Bitcoin

Bitcoin: Where does it come from?

Updated May 27, 2014

Bitcoin is a peer-to-peer currency that its founders released in 2008, but because of its young lifespan, the virtual currency is extremely volatile. Sometimes valued at 200 USD and other times at 400 USD, how could the everyday consumer get a Bitcoin without spending three or more digits? Mining.

Mining? Yes, mining. We can create new Bitcoins from the old ones. A process called “mining” pulls these Bitcoins back into the economy, but let’s back up for a moment.

courtesy of mashable.com

 

Where did Bitcoins come from?

The creators inserted the Bitcoins into the peer-to-peer network in 2008. How many did they insert? I have no idea. New Bitcoins cannot be created like money can be printed and they cannot be resued. By the end pf 2009, 2,625,000 Bitcoin were in the network.

 What happens to a Bitcoin after it has been used?

When we use Bitcoins, they are sent via a one-way mathematical equation. This equation is irreversible unless it is solved through a hacking pocess. This one-way equation basically locks your Bitcoin in a state that is “spent”. For example, I have used my Bitcoin to buy a product or service from Charlie, for example. Now that I have used it, I cannot use it again, just like using dollars to buy gum. But in the virtual spectrum, the transaction needs to be locked in order to ensure that the currency has been transferred. This lock is the one-way mathematical equation. We can buy more Bitcoins to replace those we’ve spent. We cannot create Bitcoins left and right, or the currency will lose its value. There is no Central Bitcoin Bank to regulate the number of Bitcoins in the economy. If anyone could create Bitcoins, just like anyone can create Bitcoin code, there would eventually be too many Bitcoins in the market for it to be considered a valuable currency in the same sense that printing USD or any other paper currency can create devaluation. Like non-virtual currencies, we can “earn” our Bitcoins to bring more into circulation after spending. This is called mining.

 What exactly is mining?

After a Bitcoin is used, a one-way mathematical equation locks the Bitcoin into a transaction ledger. In order to confirm the use of a Bitcoin, the equations of the ledger must be solved. This ledger is a long “block” of Bitcoins that have been trapped by these equations and solving these equation blocks doesn’t create new Bitcoins or allow for them to be reused, but rather confirms the use of the bitcoin, and the miner is rewarded with new bitcoin.

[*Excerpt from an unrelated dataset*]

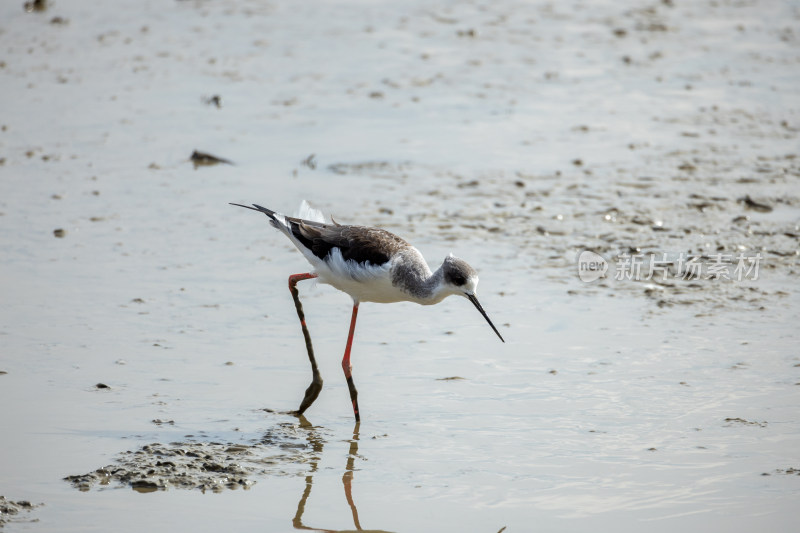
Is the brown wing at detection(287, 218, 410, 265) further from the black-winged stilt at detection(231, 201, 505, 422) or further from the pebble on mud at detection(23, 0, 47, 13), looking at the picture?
the pebble on mud at detection(23, 0, 47, 13)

While solving these blocks sounds easy, it is a process that takes a lot of computer processing power. These computers hack into the transaction ledger in order to solve the block equations. This could take up to a year or longer, depending on the processing ability of the computer, but it is worth the wait. Unlocking a block generates 25 Bitcoins, a value of about $17300 USD at the Feb 10 exchange rate. You can check out the Bitcoin Exchange Rate site to find out just how much that would be worth on any given day. Additionally, the rate at which Bitcoins are rewarded decreases every four years.